§ Objective 1
Please recast the listing, from the line with "As observed in" through the end of the listing, as a JSON list of strings with one string per line, leaving out blank lines and the picture lines.

- - -

Nets have a $1.26 million trade exception that came along with the Marcus Williams trade. Since Williams was traded for pick(s), the Nets received a TE equal to his full salary this season. It can be used to secure a player, in a variety of ways, through the first anniversary of the trade, July 22, 2009. It can also be used to pick up a player off waivers if that player makes less than $1.36 million this season...the value of the TE plus $100,000.

TE's can't be combined with players in deals, but multi-player deals can be broken into pieces and a TE used in one part of it. And TE's can be broken apart...although the one acquired in the Marcus Williams deal is so small it's hard to imagine how that would make sense.

In the Rod Thorn era, the Nets have a history of using most if not all their TE's. Historically, the bottom line is they have been willing to use a TE if it doesn't put them in luxury tax territory.

- - -

§ Objective 2
Carry on the passage about the Nets' trade exception from where it stops.

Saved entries
- - -

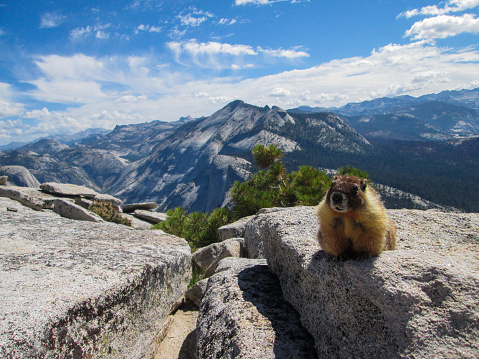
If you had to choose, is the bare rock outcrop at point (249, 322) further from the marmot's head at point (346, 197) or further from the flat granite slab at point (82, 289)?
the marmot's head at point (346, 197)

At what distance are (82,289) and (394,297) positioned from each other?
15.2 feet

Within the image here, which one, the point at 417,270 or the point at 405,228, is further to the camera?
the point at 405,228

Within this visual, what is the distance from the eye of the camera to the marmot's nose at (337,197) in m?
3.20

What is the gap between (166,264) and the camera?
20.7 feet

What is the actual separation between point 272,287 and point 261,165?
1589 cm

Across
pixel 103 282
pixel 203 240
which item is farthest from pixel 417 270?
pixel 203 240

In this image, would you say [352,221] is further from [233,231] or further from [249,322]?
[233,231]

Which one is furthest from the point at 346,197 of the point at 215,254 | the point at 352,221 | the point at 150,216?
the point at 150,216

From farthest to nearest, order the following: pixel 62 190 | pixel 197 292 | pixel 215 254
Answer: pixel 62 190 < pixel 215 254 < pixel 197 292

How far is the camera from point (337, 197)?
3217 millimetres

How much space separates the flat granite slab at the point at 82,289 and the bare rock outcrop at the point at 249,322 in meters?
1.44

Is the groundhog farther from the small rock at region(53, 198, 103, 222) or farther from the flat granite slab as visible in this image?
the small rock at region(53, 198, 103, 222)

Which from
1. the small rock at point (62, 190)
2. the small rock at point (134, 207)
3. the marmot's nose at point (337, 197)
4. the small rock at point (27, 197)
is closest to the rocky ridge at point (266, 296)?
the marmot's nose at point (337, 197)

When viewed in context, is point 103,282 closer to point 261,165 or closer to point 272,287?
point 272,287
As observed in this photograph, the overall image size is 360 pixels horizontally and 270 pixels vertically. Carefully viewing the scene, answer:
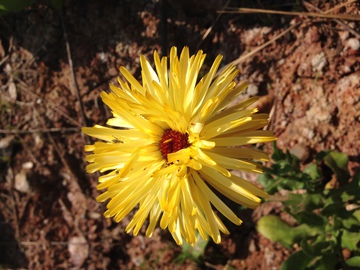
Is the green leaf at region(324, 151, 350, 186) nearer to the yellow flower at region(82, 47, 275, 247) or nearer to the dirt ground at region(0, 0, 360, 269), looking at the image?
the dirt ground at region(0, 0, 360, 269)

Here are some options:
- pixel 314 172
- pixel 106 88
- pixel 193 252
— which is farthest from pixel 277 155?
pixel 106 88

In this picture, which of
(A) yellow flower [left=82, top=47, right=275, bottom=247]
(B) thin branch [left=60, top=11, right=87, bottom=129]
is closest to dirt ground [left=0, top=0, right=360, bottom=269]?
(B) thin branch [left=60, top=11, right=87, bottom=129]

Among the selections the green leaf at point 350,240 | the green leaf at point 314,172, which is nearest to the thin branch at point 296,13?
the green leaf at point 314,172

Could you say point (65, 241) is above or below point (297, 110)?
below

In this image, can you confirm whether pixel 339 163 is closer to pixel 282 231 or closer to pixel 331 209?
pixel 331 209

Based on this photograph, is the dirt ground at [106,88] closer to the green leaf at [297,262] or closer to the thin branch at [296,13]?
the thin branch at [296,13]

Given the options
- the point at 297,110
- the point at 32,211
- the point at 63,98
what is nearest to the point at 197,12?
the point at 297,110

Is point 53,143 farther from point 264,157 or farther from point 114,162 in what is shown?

- - -

§ Task response 1
[
  "As observed in this photograph, the overall image size is 360 pixels horizontally and 270 pixels vertically. Carefully viewing the scene, answer:",
  "Is the green leaf at region(324, 151, 350, 186) nearer to the yellow flower at region(82, 47, 275, 247) or nearer to the dirt ground at region(0, 0, 360, 269), looking at the image?",
  "the dirt ground at region(0, 0, 360, 269)",
  "Here are some options:",
  "- pixel 314 172",
  "- pixel 106 88",
  "- pixel 193 252",
  "— which is farthest from pixel 277 155?",
  "pixel 106 88",
  "In this picture, which of",
  "(A) yellow flower [left=82, top=47, right=275, bottom=247]",
  "(B) thin branch [left=60, top=11, right=87, bottom=129]",
  "is closest to dirt ground [left=0, top=0, right=360, bottom=269]?",
  "(B) thin branch [left=60, top=11, right=87, bottom=129]",
  "Among the selections the green leaf at point 350,240 | the green leaf at point 314,172, which is nearest to the thin branch at point 296,13?",
  "the green leaf at point 314,172",
  "Could you say point (65, 241) is above or below point (297, 110)?",
  "below",
  "In this image, can you confirm whether pixel 339 163 is closer to pixel 282 231 or closer to pixel 331 209?",
  "pixel 331 209",
  "Based on this photograph, is the dirt ground at [106,88] closer to the green leaf at [297,262] or closer to the thin branch at [296,13]?",
  "the thin branch at [296,13]",
  "Given the options",
  "- the point at 297,110",
  "- the point at 32,211",
  "- the point at 63,98",
  "what is nearest to the point at 197,12?",
  "the point at 297,110",
  "Is point 53,143 farther from point 264,157 or farther from point 114,162 in what is shown?"
]

§ Task response 2
--In 2004, they picked up $15.6 million in TE's from the Kenyon Martin ($5.2 million) and Kerry Kittles ($10.4 million) trades. In both cases, they were the result of big salary players being traded away solely for draft picks. Ulimately, they used half of the Kittles TE to acquire Cliff Robinson in a trade with the Warriors for two second round picks; used the Martin TE to claim Eldon Campbell off waivers and used the remainder of the Kittles TE to acquire Marc Jackson in a swap of second round picks with the Sixers. They had planned on using that to make the Shareef Abdur Rahim trade work but once it died, they moved quickly to get some use out of it. They left very little on the table after those deals...less than $1 million out of $15.6 million. (The Campbell deal always mystified but it may have been a way for the Nets to get the Pistons to agree to something else. Campbell was released and rejoined the Pistons.)

--In 2006, they received two TE's worth more than $2.7 million ($2.05 million and $719,000) from the Marc Jackson/Linton Johnson for Boki Nachbar trade. They let both lapse because they were close to the luxury tax and using the TE's would have put them over.

--In 2007, they received a $2.6 million TE from the Jeff McInnis for Bernard Robinson trade which they also let lapse because they were too close to the tax.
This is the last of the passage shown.